* **PROBLEMS TO WORK ON**
- 1) Duplicate the part of the passage on Friends of Al-Aqsa that opens with the words containing "Of the speakers" and closes with "single Arab state.".
- 2) Answer these questions from the passage on Friends of Al-Aqsa:
(a) When did Israel ban the Northern Branch of the Islamic Movement, according to the quotation from Tamar Pileggi?
(b) Which university is Ilan Pappé named as being from?
(c) What organization does Paul Eisen run?
- 3) Write the next part of the passage on Friends of Al-Aqsa and the Palexpo speakers, picking up after its final sentence.

* **EXTRACT**
According to Tamar Pileggi:

“In late 2015, Israel banned the radical Northern Branch of the Islamic Movement, accusing it of maintaining links to terror groups and of stoking a wave of violence that saw dozens of deaths in a spate of stabbing, car-ramming and shooting attacks.”

Before that, in 2011, FOA along with other extremist groups brought Salah to the UK, despite a travel ban. When Salah was arrested and to be deported, Patel spoke out in support for him. But Salah had well before that delivered bloodcurdling sermons calling on Palestinians to become martyrs while attacking Israeli soldiers.

According to UK Media Watch:

“Friends of Al Aqsa” is one of the more extremist (sic) Islamist organizations at work in Britain today. It supports the Muslim Brotherhood-linked charity “Interpal” (proscribed by the US Treasury) and advertises it on its website. It collaborates with the Khomenist Iranian-funded faux human rights organization known as the Islamic Human Rights Commission in organizing events such as Al Quds day at which public support is expressed for the Iranian proxy militia Hizbollah.

For the Jewish community of the UK, Friends of Al-Aqsa and Patel represent a real threat. The group has published anti-Semitic authors. One, the journalist Khalid Amayreh, claimed that Jews control America, and that the Iraq war “was conceived in and planned by Israel through the mostly Jewish neocons in Washington”. Another was the Jewish British self-declared Holocaust denier Paul Eisen, who runs the anti-Israel organization Deir Yassin Remembered. Friends of Al-Aqsa has also published material by Gilad Atzmon, who has accused the Jews of Germany of waging war against Hitler and has said of the Holocaust:

“The Holocaust became the new Western religion. Unfortunately, it [the Holocaust] is the most sinister religion known to man. It is a license to kill, to flatten, no nuke, to wipe, to rape, to loot and to ethnically cleanse. It made vengeance and revenge into a Western value.”

Of the speakers listed for Palexpo, several are well-known for their pro-Hamas, anti-Israel and anti-Semitic views. Ilan Pappé of Exeter University is a highly radical and much-criticized historian who has called for the elimination of Israel and its replacement by a single Arab state.

John Pilger is an Australian journalist and film-maker, one of whose documentaries has been described as “a veritable encyclopedia of every anti-Israel canard in existence today”. He has suggested that terrorist group Hezbollah represented “humanity at its noblest”; approvingly cited the arguments of the above-mentioned anti-Semite and Holocaust denier Gilad Atzmon; has suggested that “influential” Jews around the world are culpable in “Israeli crimes” and has likened Israel’s treatment of the Palestinians to the Nazi’s treatment of the Jews. According to Pilger , “the Zionist state remains the cause of more regional grievance and sheer terror than all the Muslim states combined.”

Pilger has also asserted that “killing children seems like sport for the IDF [Israel Defence Forces]”. His distortions are breathtaking. He has defended Hamas strenuously. Here, for example, he accuses his most hated countries, American and Israel, of distorting the truth:

“The majority [of Gazans] voted for the ‘wrong’ party, Hamas, which the U.S. and Israel, with their inimitable penchant for pot-calling-the-kettle-black, describe as terrorist.”

(Stored items)

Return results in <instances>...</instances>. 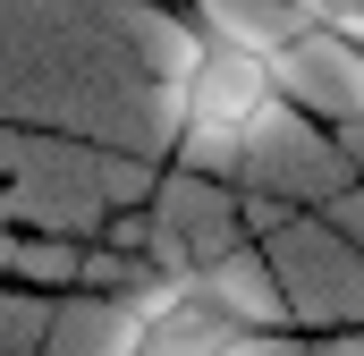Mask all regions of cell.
Listing matches in <instances>:
<instances>
[{
    "mask_svg": "<svg viewBox=\"0 0 364 356\" xmlns=\"http://www.w3.org/2000/svg\"><path fill=\"white\" fill-rule=\"evenodd\" d=\"M272 110H279V60L246 26L186 34L178 85H170V119H178L186 145H246Z\"/></svg>",
    "mask_w": 364,
    "mask_h": 356,
    "instance_id": "1",
    "label": "cell"
},
{
    "mask_svg": "<svg viewBox=\"0 0 364 356\" xmlns=\"http://www.w3.org/2000/svg\"><path fill=\"white\" fill-rule=\"evenodd\" d=\"M255 348V305L229 280H170L161 297L136 305L119 356H246Z\"/></svg>",
    "mask_w": 364,
    "mask_h": 356,
    "instance_id": "2",
    "label": "cell"
},
{
    "mask_svg": "<svg viewBox=\"0 0 364 356\" xmlns=\"http://www.w3.org/2000/svg\"><path fill=\"white\" fill-rule=\"evenodd\" d=\"M314 17H331V26H348V34H364V0H305Z\"/></svg>",
    "mask_w": 364,
    "mask_h": 356,
    "instance_id": "3",
    "label": "cell"
},
{
    "mask_svg": "<svg viewBox=\"0 0 364 356\" xmlns=\"http://www.w3.org/2000/svg\"><path fill=\"white\" fill-rule=\"evenodd\" d=\"M356 68H364V51H356Z\"/></svg>",
    "mask_w": 364,
    "mask_h": 356,
    "instance_id": "4",
    "label": "cell"
}]
</instances>
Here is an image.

* **RESPONSES BY TASK**
- 1)
Of the speakers listed for Palexpo, several are well-known for their pro-Hamas, anti-Israel and anti-Semitic views. Ilan Pappé of Exeter University is a highly radical and much-criticized historian who has called for the elimination of Israel and its replacement by a single Arab state.

- 2)
(a) In late 2015.
(b) Exeter University.
(c) Deir Yassin Remembered.

- 3)
He added the astonishing comment that, “Indeed, the vote for Hamas was actually a vote for peace” — about an organization whose Charter declares that, as mentioned, “The only solution to the Palestinian question is through jihad”.

Ben White is one of the UK’s most extreme anti-Israel speakers and writers. In his eyes, Israel can do no right; the Palestinians, including Hamas, no wrong. He “writes extensively about what he terms ‘Palestine/Israel’ to the point of near obsession and was a regular contributor to [the Guardian’s] ‘Comment is Free’ and the virulently anti-Israel ‘Electronic Intifada'”. Here is a list of quotations from his writings. He is a supporter of the anti-Jewish one-state solution and an ardent promoter of the fiction that Israel is an “apartheid state”. He regularly downplays Hamas and Palestinian terrorism, and instead places all blame for violence on Israel.

Among other speakers with reputations for extremist views are Miko Peled, who regards the Israeli army as terrorists (despite international recognition of it as “the most moral army in the world”). His anti-Semitism became clear when, commenting on a US-Israel aid deal, he said:

“Then theyr [sic] surprised Jews have reputation 4being sleazy thieves. #apartheidisrael doesn’t need or deserve these $$.”

Peled has compared Israel to Nazi Germany and called for a Palestinian state to replace Israel.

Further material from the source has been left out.